The union by its very character plays a facilitating role in promoting international cooperation in crystallography. Exciting work in crystallography continues today all across the world due to inspired and hard working individuals and the funding mechanisms in place in the government and private sectors of various countries. The IUCr does not influence this process, and indeed it should not. Some funding bodies of nations also have schemes for bilateral international cooperation. What can the IUCr do to facilitate international cooperation that other organizations cannot? How can it make a difference, with the modest monetary outlays that are available?

Why is international cooperation important? Science is universal but the ways in which scientists try to achieve its goals can be subtly yet significantly different in different countries and cultures. International cooperation makes it possible to synergise these very local effects for the overall good. All countries, be they rich or poor, benefit from international scientific cooperation. All three modes of activity, north-north, north-south and south-south, need to be encouraged.

It is important that crystallography is encouraged in parts of the world where scientific enterprise is still not well developed. The Africa committee, chaired by Claude Lecomte, has now come up with a set of recommendations that the executive committee is considering. There are good groups in South Africa, Egypt, Tunisia, Morocco and Algeria and also some crystallographic associations. The needs of each country are different. The Maghreb countries need equipment more than teaching schools. A country like Cameroon possibly needs teaching schools initially. African crystallographers need to be taught by experts.

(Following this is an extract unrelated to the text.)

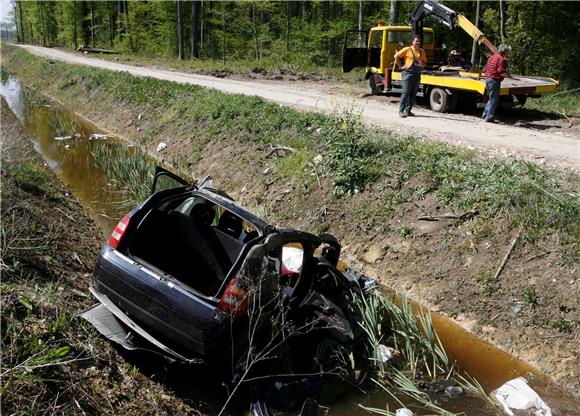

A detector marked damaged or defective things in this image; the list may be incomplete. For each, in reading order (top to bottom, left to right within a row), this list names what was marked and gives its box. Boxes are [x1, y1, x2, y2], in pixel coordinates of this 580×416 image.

Depending on the country of origin, African students go to say, France, England, Germany, Belgium or latterly to North America for higher studies. But they are often not able to practise their subject to their satisfaction when they return home; therefore there is a tendency to remain abroad. This brain drain is nothing new and Asian countries have experienced it in the past. The IUCr would like to facilitate matters so that a qualified African student is able to work with dignity in his or her home country. One possibility is to select some pilot universities and introduce crystallography teaching and research, make links between these pilot universities (south-south cooperation) and encourage them to start sub-regional crystallographic associations. The IUCr can identify the best young researchers in these countries and encourage them to spend some time in laboratories in more well-endowed countries and also attend international meetings.

Another initiative that has been mooted to the regional associates is that the IUCr may be willing to support the travel and subsistence of up to five students or post-docs to attend meetings of a regional associate other than the one to which their country of residence belongs. In effect, IUCr would support up to 15 students every year. A student from Germany for example may wish to attend the AsCA meeting being held this year in Adelaide, or a post-doc from Korea may want to attend the August ACA meeting in Boston. Some of our strongest and most important academic connections are the ones we make early in our research life. Just travelling to a country far away is an education in itself, and if one is able to travel in the context of one’s research work, so much the better. The regional associates have responded enthusiastically to this scheme and the executive committee is working out the modalities for its operation.

In the end, however, our financial commitments will depend on the union’s income and this depends critically on the scientific health of our journals and other publications. The IUCr is all of you and I would invite you to send your next exciting manuscript to one of the IUCr journals, whether you consider yourself a physicist, a chemist or a biologist. I would also like to ask those of you who are interested in writing a book to submit a proposal to the book series committee.